*** Opening Exercise text ***

UToledo Grad Birdel Jackson Honored for Lifetime Achievement

By Anastasia Ortiz

Birdel Jackson ’68 was 17 years old when his dream to attend college took flight.

During the fall of his senior year in high school in New York, a University of Toledo recruiter visited campus and announced that students needed an average of 85 out of 100 to qualify for a meeting with the recruiter. Jackson had an 84.5. He showed up anyway.

When the school counselor questioned his presence, the recruiter asked to see his transcript and SAT scores. On the spot, the representative confirmed Jackson would qualify for admission. A few months later, in February 1963, he was accepted.

“I just made the cutoff for the dorm space,” Jackson recalled. He was placed in a four-man room in Dowd Hall (demolished in 2013), where the student body was more than 6,000. His engineering professors became mentors. Dean Otto Zmeskal, professors David Colony and Edward Saxer, and Associate Dean Edward Garrison shaped not only his academic experience but his identity as a young professional.

As a freshman, Jackson found friendship and purpose among a group of fellow New Yorkers. By sophomore year, Jackson joined the Omega Psi Phi Fraternity. He soon realized the fraternity could build something bigger. By his senior year, the group had grown large enough to petition for an official undergraduate chapter. With that, Omega Epsilon was founded, a chapter that remains active to this day.

Inside and outside the classroom, Jackson was discovering what he truly enjoyed. He worked alongside classmates like Robert Phillips and Silas Tarver ‘67. He spent a formative summer as a surveyor for the City of Toledo Public Works Department. There, he met Ted Parr ‘47, the city’s first black civil engineering graduate from UToledo. “I admired the professional engineering certificate displayed above his desk,” Jackson said. Parr became a mentor, driving him to job sites and offering advice on career advancement.

*** Closing Exercise text ***
*** Opening Entries provided ***

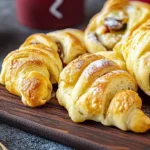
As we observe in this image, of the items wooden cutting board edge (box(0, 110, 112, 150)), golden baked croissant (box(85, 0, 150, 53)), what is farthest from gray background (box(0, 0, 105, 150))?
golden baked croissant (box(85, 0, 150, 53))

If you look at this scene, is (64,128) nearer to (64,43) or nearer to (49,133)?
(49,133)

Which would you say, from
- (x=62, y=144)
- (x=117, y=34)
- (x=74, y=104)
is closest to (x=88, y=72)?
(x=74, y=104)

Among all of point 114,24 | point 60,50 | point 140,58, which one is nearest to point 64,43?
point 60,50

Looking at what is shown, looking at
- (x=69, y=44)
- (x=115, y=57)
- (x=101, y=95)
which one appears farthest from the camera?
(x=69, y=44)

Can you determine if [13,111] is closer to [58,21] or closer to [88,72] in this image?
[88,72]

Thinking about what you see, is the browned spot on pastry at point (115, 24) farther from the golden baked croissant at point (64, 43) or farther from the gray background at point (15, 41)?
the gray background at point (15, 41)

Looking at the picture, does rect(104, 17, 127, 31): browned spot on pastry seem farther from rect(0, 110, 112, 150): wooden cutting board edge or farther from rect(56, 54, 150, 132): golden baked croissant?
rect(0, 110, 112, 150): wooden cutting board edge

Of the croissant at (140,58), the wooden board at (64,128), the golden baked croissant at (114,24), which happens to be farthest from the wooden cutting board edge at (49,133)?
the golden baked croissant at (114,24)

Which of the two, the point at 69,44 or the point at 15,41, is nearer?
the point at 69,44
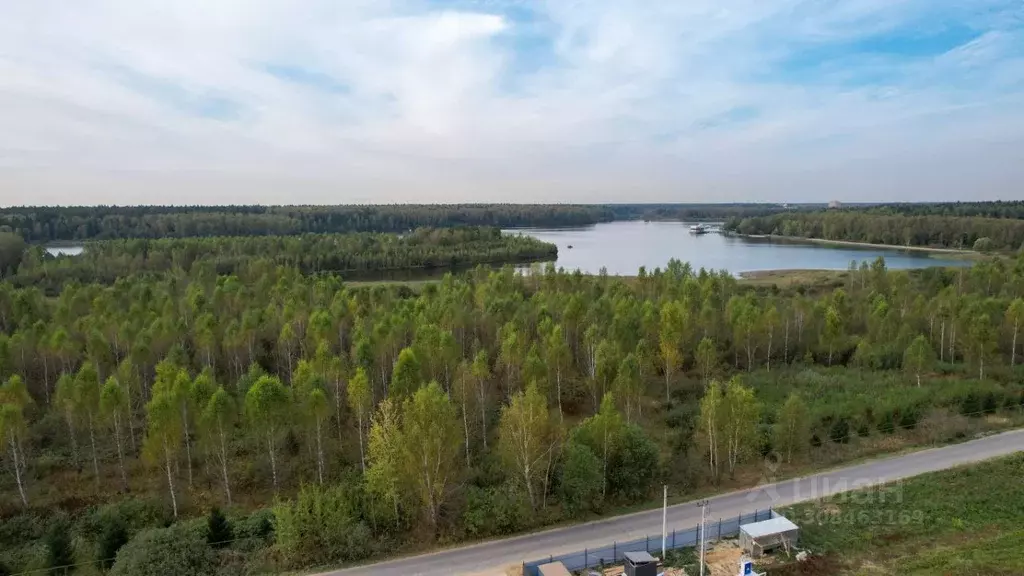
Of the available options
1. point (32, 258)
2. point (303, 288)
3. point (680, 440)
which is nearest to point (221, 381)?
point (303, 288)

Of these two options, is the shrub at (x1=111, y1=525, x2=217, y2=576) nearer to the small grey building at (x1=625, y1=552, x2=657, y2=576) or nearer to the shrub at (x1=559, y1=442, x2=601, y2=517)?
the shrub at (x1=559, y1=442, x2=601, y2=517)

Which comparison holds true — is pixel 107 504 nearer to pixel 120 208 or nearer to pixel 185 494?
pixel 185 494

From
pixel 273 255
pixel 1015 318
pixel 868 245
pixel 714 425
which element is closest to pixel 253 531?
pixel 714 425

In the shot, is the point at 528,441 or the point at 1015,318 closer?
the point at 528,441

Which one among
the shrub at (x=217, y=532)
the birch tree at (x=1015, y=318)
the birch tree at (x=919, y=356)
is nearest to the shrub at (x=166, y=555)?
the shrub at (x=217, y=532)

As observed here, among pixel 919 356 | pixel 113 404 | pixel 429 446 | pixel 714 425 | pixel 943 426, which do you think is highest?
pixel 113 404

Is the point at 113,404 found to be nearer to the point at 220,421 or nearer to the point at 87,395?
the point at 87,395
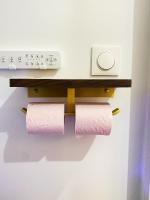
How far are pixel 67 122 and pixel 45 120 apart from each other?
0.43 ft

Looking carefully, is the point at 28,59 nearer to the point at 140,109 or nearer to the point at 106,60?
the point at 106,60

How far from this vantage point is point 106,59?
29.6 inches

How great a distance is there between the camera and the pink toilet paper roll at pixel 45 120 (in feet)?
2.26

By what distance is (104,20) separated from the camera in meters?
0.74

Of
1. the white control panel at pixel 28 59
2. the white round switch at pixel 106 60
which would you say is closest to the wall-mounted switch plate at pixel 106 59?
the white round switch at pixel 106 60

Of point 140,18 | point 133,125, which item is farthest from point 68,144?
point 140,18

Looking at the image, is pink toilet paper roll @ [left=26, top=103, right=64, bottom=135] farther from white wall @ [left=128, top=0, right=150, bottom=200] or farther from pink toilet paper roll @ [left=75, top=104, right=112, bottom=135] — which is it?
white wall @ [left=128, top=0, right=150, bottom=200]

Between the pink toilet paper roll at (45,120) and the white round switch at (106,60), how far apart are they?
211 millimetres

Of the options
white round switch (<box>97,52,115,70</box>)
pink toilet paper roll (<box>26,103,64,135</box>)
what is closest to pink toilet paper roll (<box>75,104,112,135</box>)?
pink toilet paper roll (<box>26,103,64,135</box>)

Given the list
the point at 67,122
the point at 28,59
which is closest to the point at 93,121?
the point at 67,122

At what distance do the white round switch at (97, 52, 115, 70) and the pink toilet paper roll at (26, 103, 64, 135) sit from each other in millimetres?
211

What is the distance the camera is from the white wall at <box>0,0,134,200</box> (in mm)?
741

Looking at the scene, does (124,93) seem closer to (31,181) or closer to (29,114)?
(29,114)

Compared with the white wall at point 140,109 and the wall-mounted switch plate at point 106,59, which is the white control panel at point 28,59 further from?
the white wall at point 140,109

*** Closing Entries provided ***

> **Your tasks**:
A: Copy the passage of the article about Birdel Jackson that starts with "When the school" and goes through "he was accepted.".
B: According to the article about Birdel Jackson, in what month and year was he accepted to the University of Toledo?

> **Set of answers**:
A:
When the school counselor questioned his presence, the recruiter asked to see his transcript and SAT scores. On the spot, the representative confirmed Jackson would qualify for admission. A few months later, in February 1963, he was accepted.

B: February 1963